-- START --

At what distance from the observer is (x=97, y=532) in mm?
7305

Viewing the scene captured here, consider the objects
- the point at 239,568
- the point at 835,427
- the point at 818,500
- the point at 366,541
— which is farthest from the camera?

-- END --

* WHAT NEEDS TO BE DONE *
Copy the material above line for line, without altering a single word or character.

* EXPECTED OUTPUT *
At what distance from the observer is (x=97, y=532) in mm?
7305

Viewing the scene captured here, consider the objects
- the point at 239,568
- the point at 835,427
- the point at 818,500
- the point at 366,541
— which is farthest from the camera?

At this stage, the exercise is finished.